> _Task goal_
In the article on how doctors diagnose, what does the GP first try for a tummy ache?

> _Document passage_
Your Doctor's a Google: The Honest Truth About GPs
How Doctors Really Diagnose
Let's be honest, the mystique surrounding doctors is a magnificent piece of theatre.
We've built them up as these bastions of knowledge, these high priests of the human body. They've spent years in hallowed halls, pouring over textbooks and anatomical diagrams, right? Wrong. What you've got is a highly-trained, glorified algorithm, armed with a stethoscope, a prescription pad, and the internet.
The truth, my friends, is that your GP is not a walking encyclopaedia of medical knowledge. They're more like a highly-skilled customer service operative working their way down a fault-finding checklist. A "Troubleshooting Guide for the Human Vehicle," if you will.
Take the common ailment: the dreaded tummy ache.
You, the hopeful patient, walk in, describing your symptoms with the dramatic flair of a Shakespearean actor. Your GP, meanwhile, is already running a mental checklist. Is it indigestion? Sure, let's throw some antacids at it and see if it sticks. No? Okay, let’s try something slightly stronger. Still no? Right, well, maybe it’s the next one on the list. The whole affair is less about diagnosis and more about trial and error with a side of pharmaceutical roulette.
And before you imagine your GP hunched over ancient tomes, whispering incantations of medical wisdom, let's pull back the curtain further. We live in the digital age, buddy. Where does your GP get all that complex information?

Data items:
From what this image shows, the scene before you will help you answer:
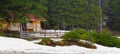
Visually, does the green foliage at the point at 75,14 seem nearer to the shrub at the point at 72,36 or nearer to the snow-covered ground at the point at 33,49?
the shrub at the point at 72,36

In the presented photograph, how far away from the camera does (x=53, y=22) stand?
58.3m

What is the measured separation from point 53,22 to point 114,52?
119 ft

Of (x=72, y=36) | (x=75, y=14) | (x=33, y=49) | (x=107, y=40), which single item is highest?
(x=72, y=36)

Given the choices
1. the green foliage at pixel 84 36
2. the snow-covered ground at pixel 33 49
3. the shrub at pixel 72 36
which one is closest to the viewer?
the snow-covered ground at pixel 33 49

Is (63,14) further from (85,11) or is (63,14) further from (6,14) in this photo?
(6,14)

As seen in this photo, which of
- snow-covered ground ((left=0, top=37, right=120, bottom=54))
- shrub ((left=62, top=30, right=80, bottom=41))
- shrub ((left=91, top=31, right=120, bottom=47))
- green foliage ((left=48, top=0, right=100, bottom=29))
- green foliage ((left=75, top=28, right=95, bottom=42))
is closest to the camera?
snow-covered ground ((left=0, top=37, right=120, bottom=54))

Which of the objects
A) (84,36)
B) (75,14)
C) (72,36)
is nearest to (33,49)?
(72,36)

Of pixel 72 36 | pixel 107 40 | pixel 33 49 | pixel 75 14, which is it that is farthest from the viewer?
pixel 75 14

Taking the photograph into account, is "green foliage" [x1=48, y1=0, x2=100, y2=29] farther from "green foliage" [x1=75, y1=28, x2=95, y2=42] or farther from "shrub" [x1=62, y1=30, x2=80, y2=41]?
"shrub" [x1=62, y1=30, x2=80, y2=41]

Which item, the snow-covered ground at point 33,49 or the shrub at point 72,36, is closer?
the snow-covered ground at point 33,49

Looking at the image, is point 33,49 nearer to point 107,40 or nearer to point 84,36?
point 84,36

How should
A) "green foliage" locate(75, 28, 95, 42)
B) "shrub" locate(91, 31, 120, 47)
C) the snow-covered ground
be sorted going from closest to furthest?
the snow-covered ground → "green foliage" locate(75, 28, 95, 42) → "shrub" locate(91, 31, 120, 47)

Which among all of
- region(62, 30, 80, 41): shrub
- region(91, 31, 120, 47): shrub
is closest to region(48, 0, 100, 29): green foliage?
region(91, 31, 120, 47): shrub

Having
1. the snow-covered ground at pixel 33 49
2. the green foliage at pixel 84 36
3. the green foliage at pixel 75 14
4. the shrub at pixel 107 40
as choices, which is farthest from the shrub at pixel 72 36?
the green foliage at pixel 75 14
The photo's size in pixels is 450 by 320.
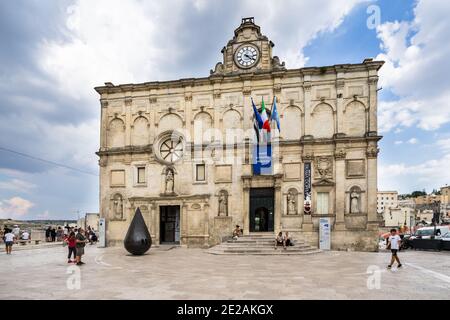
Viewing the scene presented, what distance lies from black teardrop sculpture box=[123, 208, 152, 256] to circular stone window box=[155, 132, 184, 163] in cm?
722

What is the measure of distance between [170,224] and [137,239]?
788 centimetres

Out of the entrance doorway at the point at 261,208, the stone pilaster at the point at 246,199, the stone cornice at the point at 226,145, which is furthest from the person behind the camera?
the entrance doorway at the point at 261,208

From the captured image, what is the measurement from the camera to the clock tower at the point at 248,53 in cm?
2664

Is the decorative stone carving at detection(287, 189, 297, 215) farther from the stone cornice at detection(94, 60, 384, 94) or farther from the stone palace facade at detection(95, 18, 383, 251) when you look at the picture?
the stone cornice at detection(94, 60, 384, 94)

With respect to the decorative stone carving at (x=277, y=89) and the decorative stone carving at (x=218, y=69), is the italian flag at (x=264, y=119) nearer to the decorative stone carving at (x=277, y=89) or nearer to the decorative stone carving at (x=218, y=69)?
the decorative stone carving at (x=277, y=89)

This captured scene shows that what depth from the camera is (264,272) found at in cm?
1382

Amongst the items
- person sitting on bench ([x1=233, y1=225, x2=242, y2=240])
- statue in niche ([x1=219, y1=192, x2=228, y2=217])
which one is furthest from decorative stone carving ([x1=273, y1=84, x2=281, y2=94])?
person sitting on bench ([x1=233, y1=225, x2=242, y2=240])

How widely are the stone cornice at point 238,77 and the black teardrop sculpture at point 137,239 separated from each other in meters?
11.5

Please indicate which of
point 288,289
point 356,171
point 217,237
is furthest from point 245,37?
point 288,289

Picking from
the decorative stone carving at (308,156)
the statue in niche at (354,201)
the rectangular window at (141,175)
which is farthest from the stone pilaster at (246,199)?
the rectangular window at (141,175)

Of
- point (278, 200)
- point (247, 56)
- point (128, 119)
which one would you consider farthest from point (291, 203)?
point (128, 119)

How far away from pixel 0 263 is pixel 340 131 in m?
21.4

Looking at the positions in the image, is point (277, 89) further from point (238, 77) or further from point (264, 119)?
point (264, 119)

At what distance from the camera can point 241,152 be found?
85.3 ft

> _Solved problem_
Antacids.